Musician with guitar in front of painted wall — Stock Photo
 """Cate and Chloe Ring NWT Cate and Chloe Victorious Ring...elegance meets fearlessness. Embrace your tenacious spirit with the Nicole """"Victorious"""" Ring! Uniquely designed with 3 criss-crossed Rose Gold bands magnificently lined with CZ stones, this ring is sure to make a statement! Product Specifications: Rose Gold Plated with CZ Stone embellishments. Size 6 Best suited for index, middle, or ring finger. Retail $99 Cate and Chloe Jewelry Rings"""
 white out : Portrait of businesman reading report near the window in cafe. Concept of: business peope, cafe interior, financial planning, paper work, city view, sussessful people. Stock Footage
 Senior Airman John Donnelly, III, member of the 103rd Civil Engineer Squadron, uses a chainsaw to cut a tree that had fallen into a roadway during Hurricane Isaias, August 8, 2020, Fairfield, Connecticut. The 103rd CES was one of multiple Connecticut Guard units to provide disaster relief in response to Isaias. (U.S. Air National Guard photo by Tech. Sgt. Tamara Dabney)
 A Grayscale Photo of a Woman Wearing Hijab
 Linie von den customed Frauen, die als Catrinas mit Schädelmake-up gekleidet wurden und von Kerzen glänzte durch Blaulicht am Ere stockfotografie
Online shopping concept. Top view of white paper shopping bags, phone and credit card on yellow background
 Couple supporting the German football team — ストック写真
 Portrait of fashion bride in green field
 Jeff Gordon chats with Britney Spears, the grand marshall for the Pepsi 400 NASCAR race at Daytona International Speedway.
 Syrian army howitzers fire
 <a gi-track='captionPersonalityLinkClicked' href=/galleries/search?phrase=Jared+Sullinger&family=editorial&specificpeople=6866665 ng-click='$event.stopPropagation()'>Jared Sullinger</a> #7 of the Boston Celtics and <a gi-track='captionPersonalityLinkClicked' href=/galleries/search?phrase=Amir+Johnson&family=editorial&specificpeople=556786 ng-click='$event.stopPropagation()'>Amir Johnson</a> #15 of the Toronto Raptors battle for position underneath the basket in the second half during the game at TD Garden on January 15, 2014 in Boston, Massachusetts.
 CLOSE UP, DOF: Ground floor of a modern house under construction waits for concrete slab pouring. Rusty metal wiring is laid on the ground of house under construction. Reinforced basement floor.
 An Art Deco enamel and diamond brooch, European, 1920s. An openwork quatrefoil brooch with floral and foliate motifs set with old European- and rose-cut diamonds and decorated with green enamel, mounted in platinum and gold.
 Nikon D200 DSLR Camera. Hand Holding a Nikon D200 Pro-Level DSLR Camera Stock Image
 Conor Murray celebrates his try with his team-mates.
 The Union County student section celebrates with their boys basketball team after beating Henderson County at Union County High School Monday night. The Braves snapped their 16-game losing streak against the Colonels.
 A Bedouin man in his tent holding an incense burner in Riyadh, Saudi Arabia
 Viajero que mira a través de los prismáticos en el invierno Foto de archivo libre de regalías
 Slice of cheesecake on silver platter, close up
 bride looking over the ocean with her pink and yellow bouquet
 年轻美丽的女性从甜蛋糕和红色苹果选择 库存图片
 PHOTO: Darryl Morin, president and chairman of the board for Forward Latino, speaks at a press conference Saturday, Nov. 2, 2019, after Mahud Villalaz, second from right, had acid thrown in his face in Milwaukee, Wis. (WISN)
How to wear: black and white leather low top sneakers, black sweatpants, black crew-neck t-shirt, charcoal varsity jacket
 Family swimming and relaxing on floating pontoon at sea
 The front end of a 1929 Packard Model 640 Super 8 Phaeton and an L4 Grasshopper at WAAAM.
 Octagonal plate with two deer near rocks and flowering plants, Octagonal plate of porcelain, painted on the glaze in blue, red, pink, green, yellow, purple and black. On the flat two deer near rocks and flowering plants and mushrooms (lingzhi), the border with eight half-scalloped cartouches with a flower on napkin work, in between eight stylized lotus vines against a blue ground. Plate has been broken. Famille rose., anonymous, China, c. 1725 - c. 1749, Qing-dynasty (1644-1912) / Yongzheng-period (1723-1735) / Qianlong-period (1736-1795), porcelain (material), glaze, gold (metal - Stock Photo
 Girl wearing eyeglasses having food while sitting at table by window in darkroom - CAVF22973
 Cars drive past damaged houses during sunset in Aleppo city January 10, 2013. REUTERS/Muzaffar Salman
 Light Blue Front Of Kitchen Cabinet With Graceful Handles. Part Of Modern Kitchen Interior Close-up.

## [WHAT THE TASK ASKS]
All lines above that include the word "celebrates" must be copied into the answer.

## [RESULT OF THE EXERCISE]
 Conor Murray celebrates his try with his team-mates.
 The Union County student section celebrates with their boys basketball team after beating Henderson County at Union County High School Monday night. The Braves snapped their 16-game losing streak against the Colonels.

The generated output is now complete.